TASKS TO PERFORM:
#1 According to the text on the NBC page program, how many pages are selected each year?
#2 List every area that, according to the text on the NBC page program, pages rotate through in their assignments.
#3 Write the next part of the text on the NBC page program, picking up after its final sentence.

TEXT SECTION:

NBC began the page program in 1933 at its Rockefeller Center headquarters, later expanding it to the West Coast studios in Universal City. In the 1950s, NBC also offered page positions at their owned-and-operated stations, such as WRC in Washington, D.C. where future Today Show personality Willard Scott was an NBC page.

Selection is highly competitive, with only 212 pages selected a year out of more than 16,000 applicants. With around 1.5 percent of applicants accepted to the program, becoming an NBC page is more competitive than gaining admission to Ivy League universities. Past pages describe the interview process as grueling, as the company seeks the best corporate image to present to the public.

Pages regularly get to work on such programs as The Tonight Show and Saturday Night Live. Pages also rotate through assignments in public relations (PR), marketing, development, TV music services, and production in a variety of shows and special projects. Many pages go on to careers with NBC or other broadcast media, and a number have become celebrities or leaders of the industry in their own right.

==In popular culture==
In the NBC sitcom 30 Rock, produced by former Saturday Night Live head writer Tina Fey, Jack McBrayer portrays a zealous, smiling, do-good NBC page named Kenneth Parcell, who appears as a page through the show's seven seasons despite pages usually only being employed for a year. And while pages are usually in their 20s, it is a running joke on the show that Kenneth is unrealistically old (indeed, that he is immortal) based on his looks. (For example, in Season 5's "When it Rains, it Pours", Kenneth is seen nostalgically packing away a signed photograph of Fred Allen from 1947, dedicated: "Kenneth, you're the TOPS!" into a box marked "NBC Memories 1945-1967".)

The Team Members of the theme park attraction Race Through New York Starring Jimmy Fallon, at Universal Studios Florida, are dressed as NBC pages as part of the theming of the attraction, which is housed in a replica of 30 Rockefeller Plaza, where NBC Studios are located.

EXTRACTED DATA:
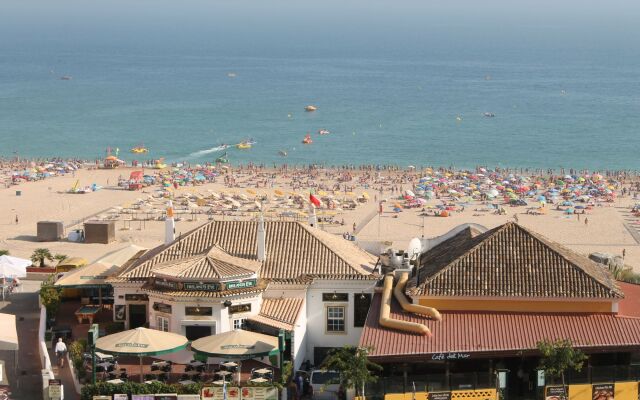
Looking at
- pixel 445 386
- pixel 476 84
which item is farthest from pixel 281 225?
pixel 476 84

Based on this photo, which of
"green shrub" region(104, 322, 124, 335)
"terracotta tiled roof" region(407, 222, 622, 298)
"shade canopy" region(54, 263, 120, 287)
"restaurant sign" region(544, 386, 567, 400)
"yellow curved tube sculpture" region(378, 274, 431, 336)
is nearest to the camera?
"restaurant sign" region(544, 386, 567, 400)

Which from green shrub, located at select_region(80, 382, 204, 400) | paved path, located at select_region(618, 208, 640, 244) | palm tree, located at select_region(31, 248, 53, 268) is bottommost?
green shrub, located at select_region(80, 382, 204, 400)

OUTPUTS BY TASK:
#1 212 pages are selected each year, out of more than 16,000 applicants.

#2 public relations (PR), marketing, development, TV music services, production

#3
==Notable NBC pages==

Dave Garroway, former NBC page

Notable former NBC pages include:

- Tex Antoine (1943), weather forecaster
- Chuck Barris, TV producer and personality
- Pierce Brown, science fiction author, Red Rising saga
- Jim Case, television director and producer
- Clay Cole (1957), producer/writer and television host
- Michael Eisner (1963), former CEO of The Walt Disney Company
- Dave Garroway (1938), Today Show host
- Sara Haines (2000), The View co-host, former NBC's Today Show correspondent
- Edd Hall (1979), Tonight Show announcer
- Kate Jackson, actress, Charlie's Angels
- Stu Kerr, television personality
- Ted Koppel (1960), ABC-TV news reporter
- Bill Leyden, game show host
- Trevor Moore (2003), comedian, The Whitest Kids U' Know
- Sona Movsesian, media personality and executive assistant to Conan O'Brien
- Regis Philbin (1955), TV personality, Live with Regis and Kathie Lee, Who Wants to Be a Millionaire
- Aubrey Plaza (2005), actress, Parks & Recreation, Scott Pilgrim vs. the World
- Gene Rayburn, Match Game host
- Joan Rivers, comedian
- Eva Marie Saint (1944), actress, The Trip to Bountiful, On the Waterfront
- Willard Scott (1950), Today Show weather reporter, creator and original performer of Ronald McDonald
- Michael Shure, Current TV host
- Lara Spencer, Good Morning America co-anchor, Nightline and ABC News correspondent
- Trey Wingo, ESPN anchor
- Bruce Willis, actor
- Efrem Zimbalist Jr., actor, 77 Sunset Strip, The F.B.I.